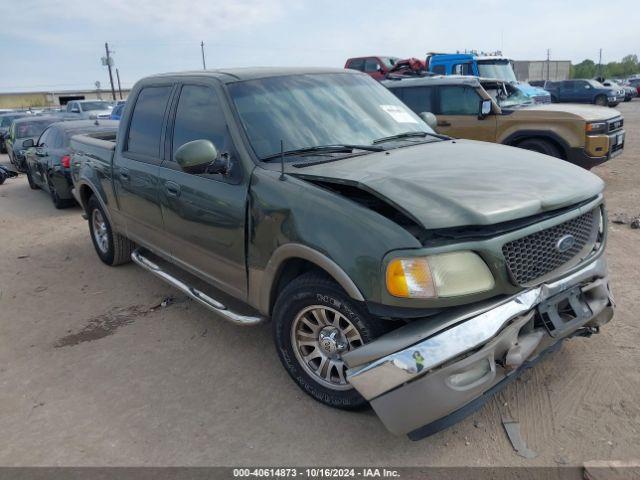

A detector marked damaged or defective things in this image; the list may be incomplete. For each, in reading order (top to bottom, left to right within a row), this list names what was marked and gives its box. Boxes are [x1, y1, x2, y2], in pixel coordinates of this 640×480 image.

damaged green truck [70, 67, 616, 438]
damaged headlight [384, 253, 496, 298]
cracked hood [292, 140, 604, 230]
crushed front bumper [342, 256, 612, 440]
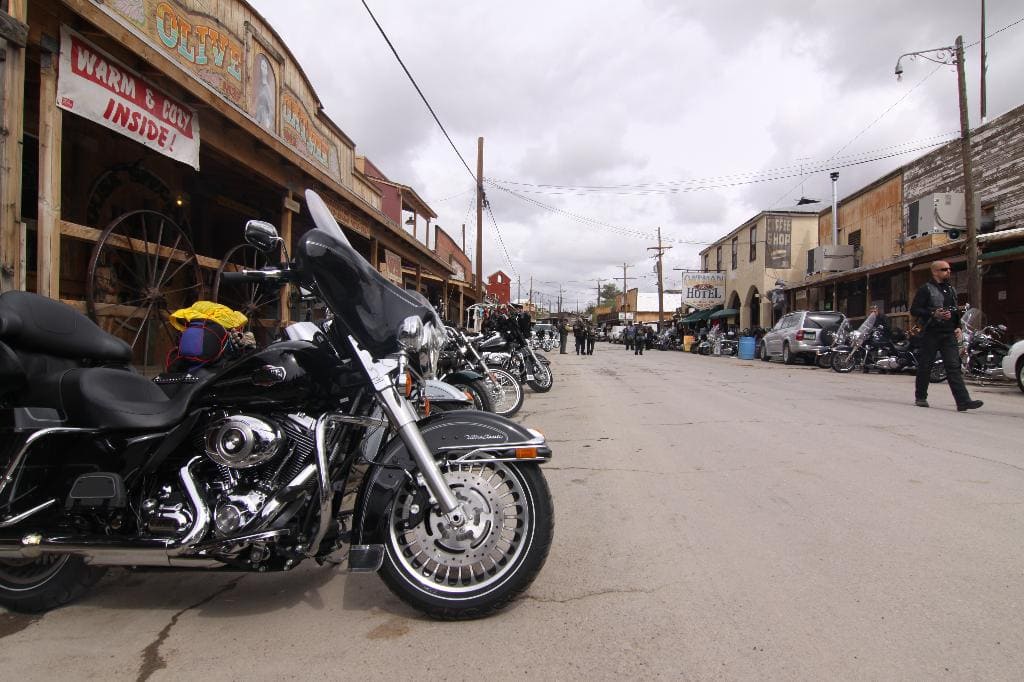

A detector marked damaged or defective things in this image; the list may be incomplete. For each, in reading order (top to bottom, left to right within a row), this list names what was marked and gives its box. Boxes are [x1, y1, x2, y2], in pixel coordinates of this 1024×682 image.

road crack [137, 573, 246, 679]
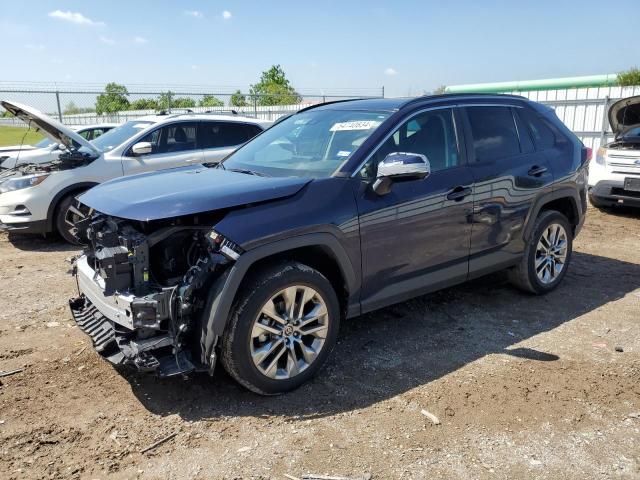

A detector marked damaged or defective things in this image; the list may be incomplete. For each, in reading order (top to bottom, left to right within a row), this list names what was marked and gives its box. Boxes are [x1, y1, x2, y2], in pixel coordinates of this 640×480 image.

crumpled hood [608, 94, 640, 138]
crumpled hood [79, 165, 312, 221]
damaged front end [68, 210, 240, 378]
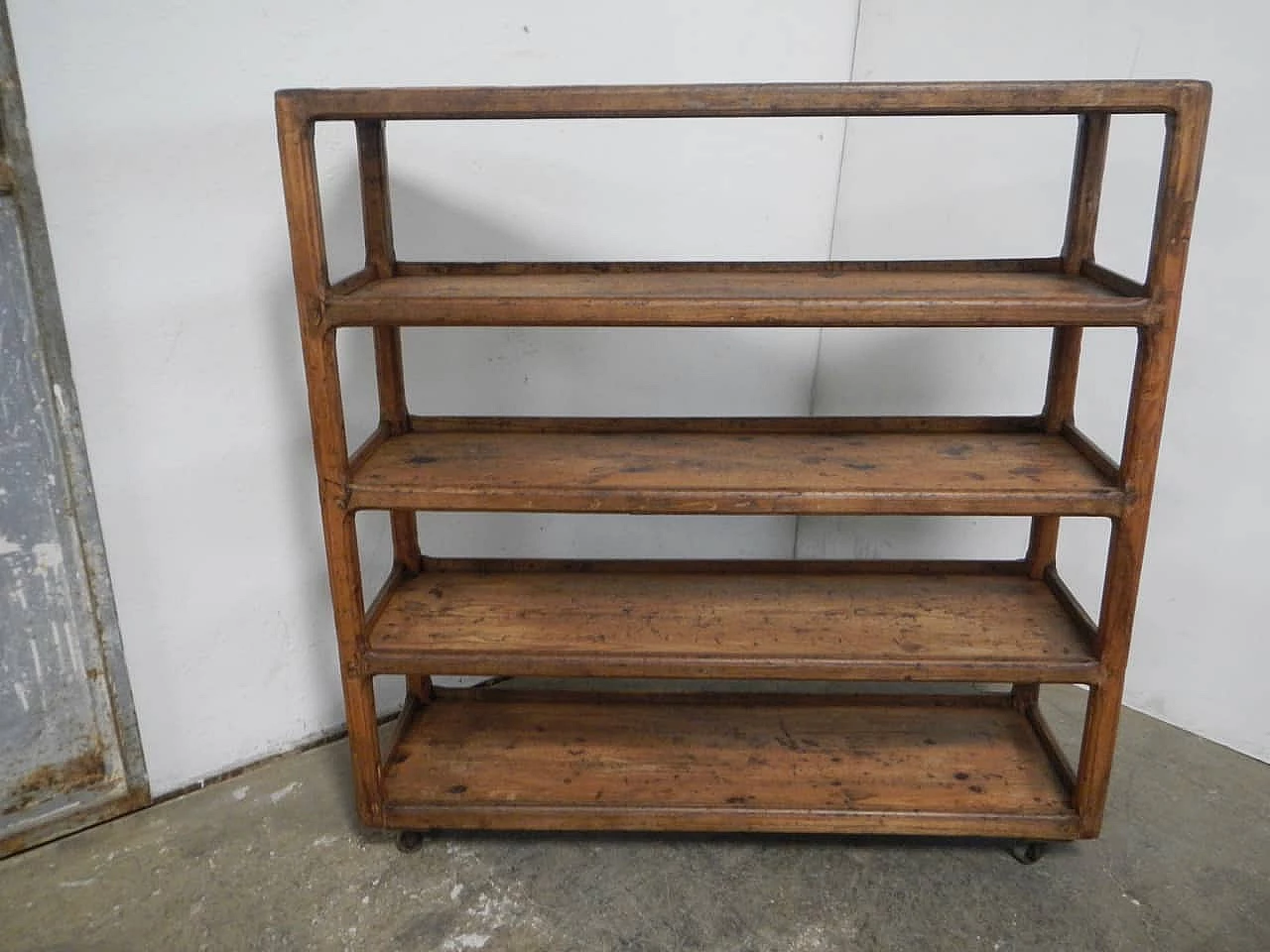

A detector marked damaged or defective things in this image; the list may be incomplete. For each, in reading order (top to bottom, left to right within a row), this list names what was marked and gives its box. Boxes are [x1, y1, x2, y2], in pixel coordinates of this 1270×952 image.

rusty metal panel [0, 7, 147, 858]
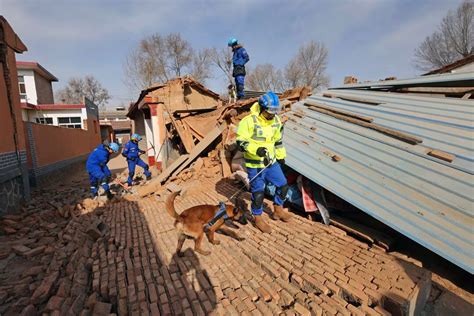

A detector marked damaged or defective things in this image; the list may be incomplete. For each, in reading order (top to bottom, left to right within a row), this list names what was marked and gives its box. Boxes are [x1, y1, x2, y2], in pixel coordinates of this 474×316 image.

broken brick wall [0, 17, 30, 214]
damaged roof structure [284, 73, 472, 272]
rusted metal sheet [284, 90, 472, 272]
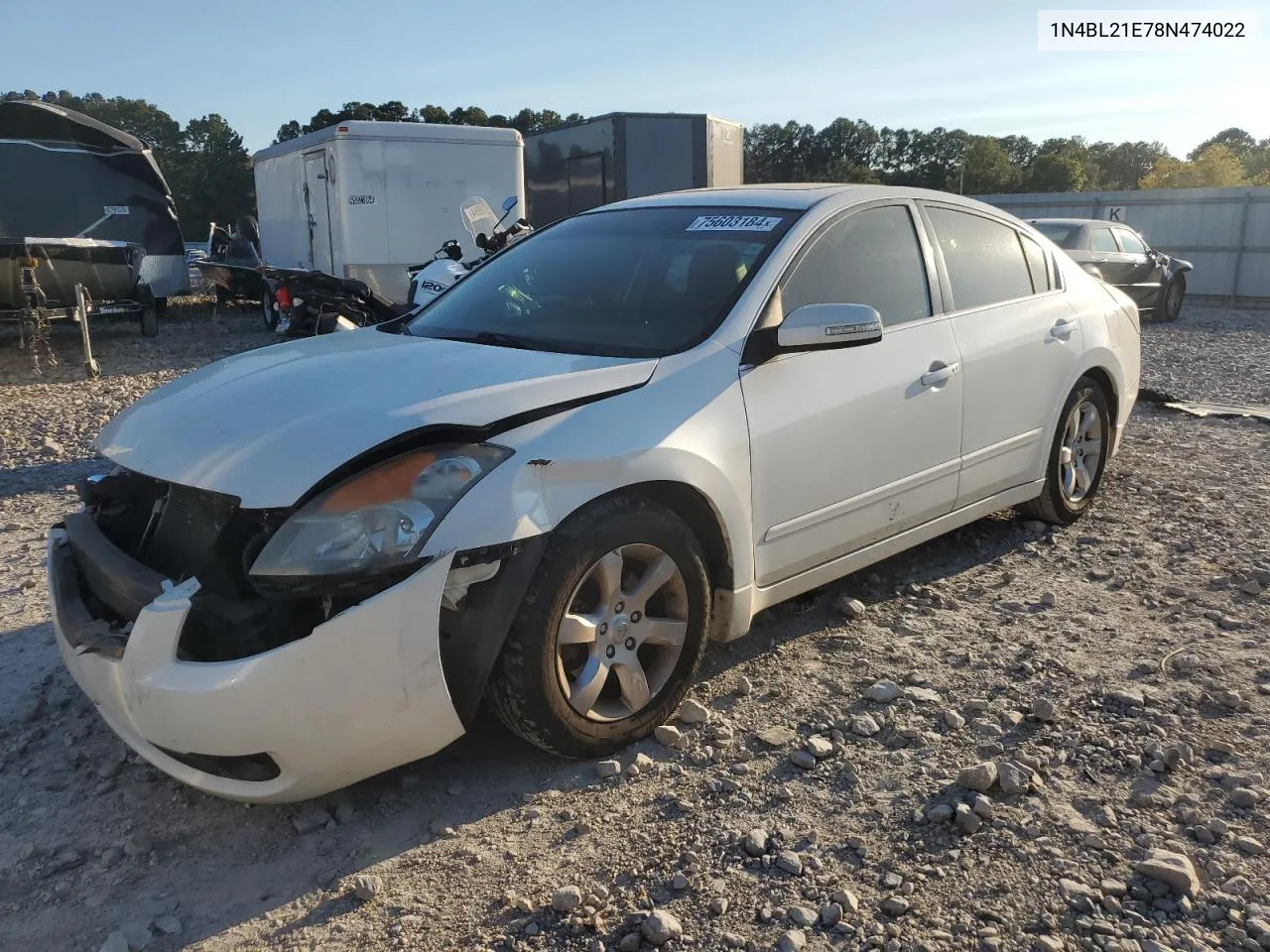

######

PROBLEM
Repeat the items word for word, starting at the beginning and ending at the line that contains "damaged green truck [70, 67, 616, 438]". Leave the pictures out of your answer.

WRITTEN RESPONSE
A detector marked damaged or defective things in this image; the list may be incomplete. For each, in reading order (top to bottom, left to right within a row), this list names what was marked and gives its box. Boxes are [x1, y1, x2, y2], in pixel coordinates of this 640×480 image.

damaged green truck [70, 67, 616, 438]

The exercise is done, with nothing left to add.